For instance, in the days after her crossing, she responded to some doubters on Facebook. Her response quickly disappeared, though its memory lives on in “110 Miles….”:
Ron et al…Please allow me to join all of you and respond with each and every question and concern you have…. I of course intend to be 100% open to any of your and others’ valid probing into the accuracies of our historic crossing.[1]
Here’s another deleted Facebook comment, also memorialized in “110…”:
Hello, folks…I’m befuddled….breaking what rules? Getting help to get through a current? Have no earthly idea what you’re talking about.

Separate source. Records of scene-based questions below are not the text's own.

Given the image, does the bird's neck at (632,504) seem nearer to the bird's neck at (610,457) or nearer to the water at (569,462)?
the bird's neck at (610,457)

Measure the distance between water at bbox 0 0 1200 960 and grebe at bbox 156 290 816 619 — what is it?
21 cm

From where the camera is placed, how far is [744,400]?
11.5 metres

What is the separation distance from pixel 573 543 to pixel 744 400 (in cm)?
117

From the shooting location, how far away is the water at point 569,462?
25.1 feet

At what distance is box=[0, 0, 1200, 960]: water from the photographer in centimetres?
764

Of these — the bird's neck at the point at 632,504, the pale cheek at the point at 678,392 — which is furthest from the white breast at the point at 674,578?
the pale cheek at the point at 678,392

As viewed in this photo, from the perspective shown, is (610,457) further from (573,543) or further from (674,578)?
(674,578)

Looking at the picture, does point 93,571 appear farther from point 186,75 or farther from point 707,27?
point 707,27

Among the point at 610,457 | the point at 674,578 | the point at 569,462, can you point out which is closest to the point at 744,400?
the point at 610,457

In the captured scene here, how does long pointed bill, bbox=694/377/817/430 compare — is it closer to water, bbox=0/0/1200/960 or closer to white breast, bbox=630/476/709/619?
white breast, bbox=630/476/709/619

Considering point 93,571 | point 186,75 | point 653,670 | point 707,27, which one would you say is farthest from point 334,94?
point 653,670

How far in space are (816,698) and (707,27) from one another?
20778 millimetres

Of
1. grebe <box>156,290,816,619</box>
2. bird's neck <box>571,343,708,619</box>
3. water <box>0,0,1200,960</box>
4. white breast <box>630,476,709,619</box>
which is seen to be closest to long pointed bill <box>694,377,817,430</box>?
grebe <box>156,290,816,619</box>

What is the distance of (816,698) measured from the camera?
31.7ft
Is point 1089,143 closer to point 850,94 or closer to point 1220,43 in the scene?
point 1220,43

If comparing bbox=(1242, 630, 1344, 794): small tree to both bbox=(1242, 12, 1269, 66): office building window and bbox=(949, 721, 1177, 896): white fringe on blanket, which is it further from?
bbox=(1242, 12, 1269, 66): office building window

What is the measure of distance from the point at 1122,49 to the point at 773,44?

And who can forget Nyad’s petulant, dissembling Manhattan mea semi-culpa (which you can still find in the Wayback Machine):
…imagine my mind-boggling surprise…to hear that there were in fact one or maybe two or maybe even as many as half a dozen women who did swim around Manhattan back in the early days!!!!! [2]

I swear it!
Finally, Diana deleted an entire conversation about her “heat drip” invention. We know that the conversation existed because she refers to it in a separate discussion that she also tried to remove:
I actually do appreciate so many of you weighing in with your opinions on the Heat Drip action we are perhaps planning on using for moments of hypothermia on the way across from Cuba….(“Response to Heat Drip Dialogue,” Wayback Machine, 20 July 2012)
Who weighed in and what they weighed in on, we may never know. Clearly, Diana and her advisers thought it best to try to limit the haters to hating amongst themselves:
There are a couple that are still haters. Every day, every day, they’re on Facebook, [they’re] calling me that they don’t believe I ever swam around Manhattan Island. They don’t believe…they think I’m an absolute fraud and I’ve never done anything I’ve said I’ve done. What can I do? They have some power with the internet, and I just don’t respond anymore. (45:38, “Diana Nyad: Find a Way,” Politics and Prose, pub. 30 Oct 2015)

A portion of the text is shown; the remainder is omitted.